[Source lines]
-=-=-=-=-

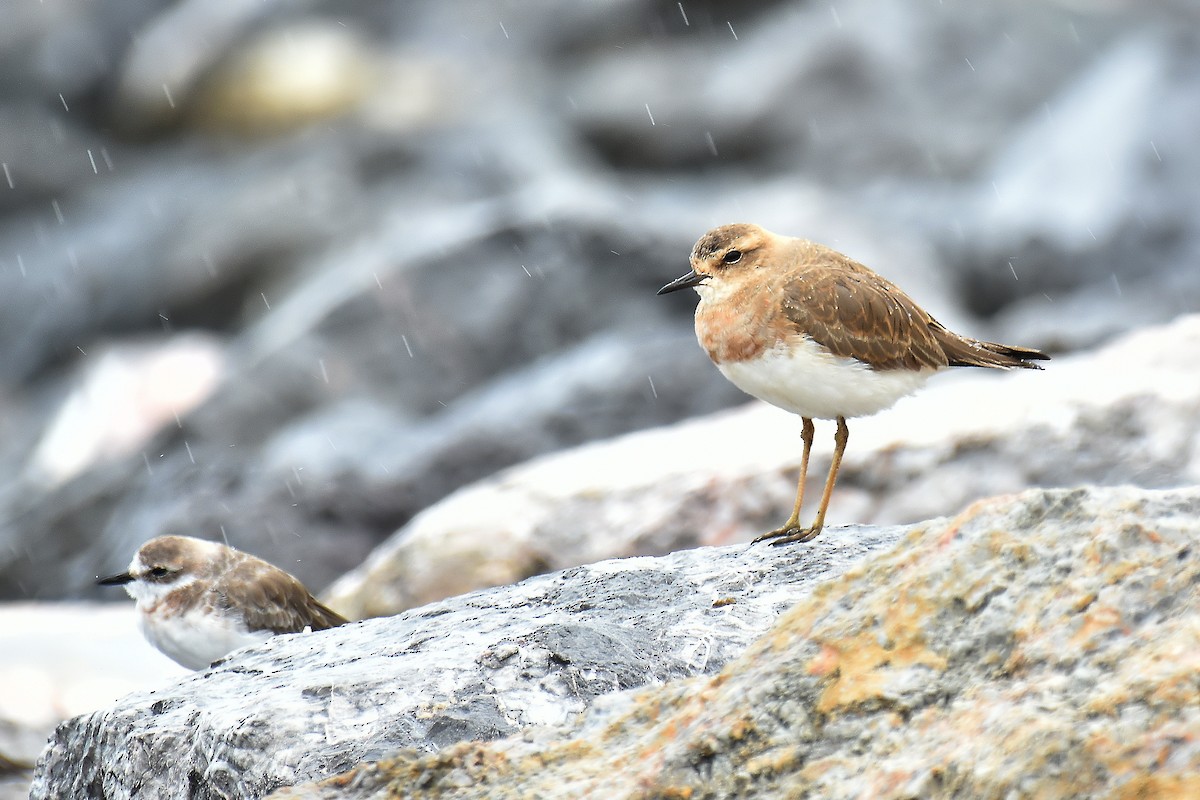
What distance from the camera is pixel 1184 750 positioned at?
224 cm

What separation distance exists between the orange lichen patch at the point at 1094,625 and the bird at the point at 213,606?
496 centimetres

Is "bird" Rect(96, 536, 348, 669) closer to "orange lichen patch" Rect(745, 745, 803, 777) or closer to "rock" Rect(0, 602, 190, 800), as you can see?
"rock" Rect(0, 602, 190, 800)

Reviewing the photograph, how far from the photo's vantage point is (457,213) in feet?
53.5

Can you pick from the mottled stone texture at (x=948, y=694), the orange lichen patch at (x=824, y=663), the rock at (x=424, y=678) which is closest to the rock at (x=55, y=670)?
the rock at (x=424, y=678)

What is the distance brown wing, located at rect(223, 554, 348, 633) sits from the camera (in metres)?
6.97

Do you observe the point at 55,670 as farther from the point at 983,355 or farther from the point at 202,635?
the point at 983,355

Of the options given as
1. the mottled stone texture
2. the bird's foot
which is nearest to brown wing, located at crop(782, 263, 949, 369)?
the bird's foot

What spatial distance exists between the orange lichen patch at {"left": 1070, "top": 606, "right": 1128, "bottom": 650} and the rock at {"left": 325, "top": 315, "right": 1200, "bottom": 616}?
5091 millimetres

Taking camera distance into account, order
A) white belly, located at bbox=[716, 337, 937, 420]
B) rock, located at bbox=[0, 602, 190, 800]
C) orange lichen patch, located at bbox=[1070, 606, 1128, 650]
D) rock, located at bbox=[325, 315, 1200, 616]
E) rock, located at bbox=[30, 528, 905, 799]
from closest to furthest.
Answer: orange lichen patch, located at bbox=[1070, 606, 1128, 650] < rock, located at bbox=[30, 528, 905, 799] < white belly, located at bbox=[716, 337, 937, 420] < rock, located at bbox=[0, 602, 190, 800] < rock, located at bbox=[325, 315, 1200, 616]

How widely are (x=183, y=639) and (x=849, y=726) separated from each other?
5.05 metres

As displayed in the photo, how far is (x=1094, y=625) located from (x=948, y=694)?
0.33 meters

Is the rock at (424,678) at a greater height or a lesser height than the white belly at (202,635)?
greater

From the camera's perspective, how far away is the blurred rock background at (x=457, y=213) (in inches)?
467

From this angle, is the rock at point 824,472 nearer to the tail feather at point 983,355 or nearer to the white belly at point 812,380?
the tail feather at point 983,355
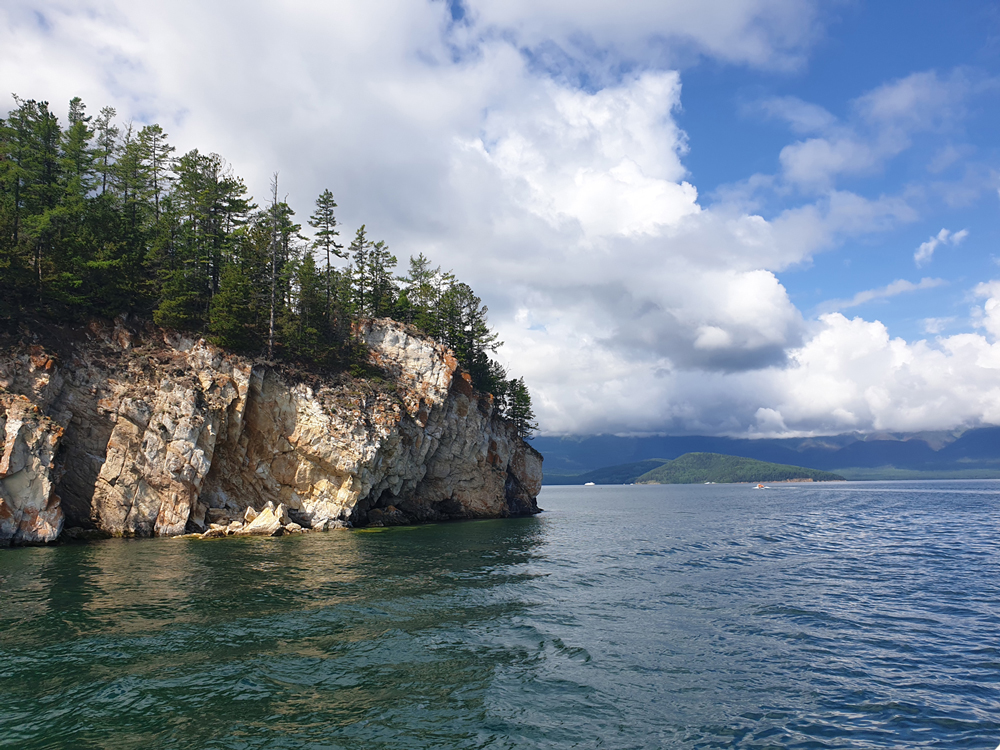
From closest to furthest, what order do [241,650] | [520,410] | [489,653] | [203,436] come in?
1. [241,650]
2. [489,653]
3. [203,436]
4. [520,410]

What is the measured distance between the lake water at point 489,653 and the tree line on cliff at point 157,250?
23.3 metres

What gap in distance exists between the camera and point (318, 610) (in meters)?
19.6

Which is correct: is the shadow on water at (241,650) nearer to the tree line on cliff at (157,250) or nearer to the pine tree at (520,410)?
the tree line on cliff at (157,250)

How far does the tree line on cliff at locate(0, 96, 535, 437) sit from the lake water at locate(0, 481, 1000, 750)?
23.3 metres

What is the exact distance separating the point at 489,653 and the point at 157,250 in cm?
5129

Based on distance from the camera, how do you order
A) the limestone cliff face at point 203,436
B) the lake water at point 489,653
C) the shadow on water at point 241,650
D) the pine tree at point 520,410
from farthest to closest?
1. the pine tree at point 520,410
2. the limestone cliff face at point 203,436
3. the lake water at point 489,653
4. the shadow on water at point 241,650

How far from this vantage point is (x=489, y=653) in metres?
15.6

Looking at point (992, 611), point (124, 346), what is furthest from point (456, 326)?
point (992, 611)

-=-=-=-=-

WRITTEN TASK:
Copy all of the lines above word for word, leaving out the pictures.

RESULT OF THIS EXERCISE:
What distance from the camera is pixel 1184 750 positioned at?
224 cm

What separation distance exists between the orange lichen patch at the point at 1094,625 and the bird at the point at 213,606?
496 centimetres

Is "bird" Rect(96, 536, 348, 669) closer to "orange lichen patch" Rect(745, 745, 803, 777) or closer to "rock" Rect(0, 602, 190, 800), as you can see?
"rock" Rect(0, 602, 190, 800)

Reviewing the photograph, how far from the photo's vantage point is (457,213) in feet?
53.5

Can you pick from the mottled stone texture at (x=948, y=694), the orange lichen patch at (x=824, y=663), the rock at (x=424, y=678) which is closest to the rock at (x=55, y=670)?
the rock at (x=424, y=678)

What is the distance brown wing, located at rect(223, 554, 348, 633) sits from the camera (in metres)?
6.97

Do you observe the point at 55,670 as farther from the point at 983,355 or farther from the point at 202,635?
the point at 983,355

Of the options given as
1. the mottled stone texture
2. the bird's foot
which is nearest to brown wing, located at crop(782, 263, 949, 369)?
the bird's foot

What spatial distance exists between the orange lichen patch at {"left": 1070, "top": 606, "right": 1128, "bottom": 650} and the rock at {"left": 325, "top": 315, "right": 1200, "bottom": 616}?
5091 millimetres

Taking camera distance into account, order
A) white belly, located at bbox=[716, 337, 937, 420]
B) rock, located at bbox=[0, 602, 190, 800]
C) orange lichen patch, located at bbox=[1070, 606, 1128, 650]
D) rock, located at bbox=[325, 315, 1200, 616]
E) rock, located at bbox=[30, 528, 905, 799]
from closest to furthest.
Answer: orange lichen patch, located at bbox=[1070, 606, 1128, 650] < rock, located at bbox=[30, 528, 905, 799] < white belly, located at bbox=[716, 337, 937, 420] < rock, located at bbox=[0, 602, 190, 800] < rock, located at bbox=[325, 315, 1200, 616]

How widely are (x=183, y=639) and (x=849, y=726) separated from each other?
5.05 metres

As displayed in the photo, how far is (x=1094, y=625) located from (x=948, y=694)?
0.33 meters

Is the rock at (424,678) at a greater height or a lesser height than the white belly at (202,635)?
greater

From the camera's perspective, how far away is the blurred rock background at (x=457, y=213) (in inches)?
467

From this angle, is the rock at point 824,472 nearer to the tail feather at point 983,355 or nearer to the white belly at point 812,380?
the tail feather at point 983,355
From closest to furthest, what order do [241,650] | [520,410] | [489,653] | [203,436] come in?
1. [241,650]
2. [489,653]
3. [203,436]
4. [520,410]

What is the measured distance between the lake water at point 489,653 and the tree line on cliff at point 157,250?
23.3 metres

What gap in distance exists between the camera and point (318, 610) (in meters)?
19.6

Which is correct: is the shadow on water at (241,650) nearer to the tree line on cliff at (157,250) or nearer to the pine tree at (520,410)?
the tree line on cliff at (157,250)

How far does the tree line on cliff at locate(0, 96, 535, 437) sit from the lake water at locate(0, 481, 1000, 750)?
23.3 metres

What is the exact distance separating the point at 489,653 and the point at 157,250 in cm?
5129

Based on distance from the camera, how do you order
A) the limestone cliff face at point 203,436
B) the lake water at point 489,653
C) the shadow on water at point 241,650
D) the pine tree at point 520,410
from farthest to closest?
1. the pine tree at point 520,410
2. the limestone cliff face at point 203,436
3. the lake water at point 489,653
4. the shadow on water at point 241,650

How far from this vantage point is (x=489, y=653) in metres?
15.6

Looking at point (992, 611), point (124, 346), what is furthest from point (456, 326)?
point (992, 611)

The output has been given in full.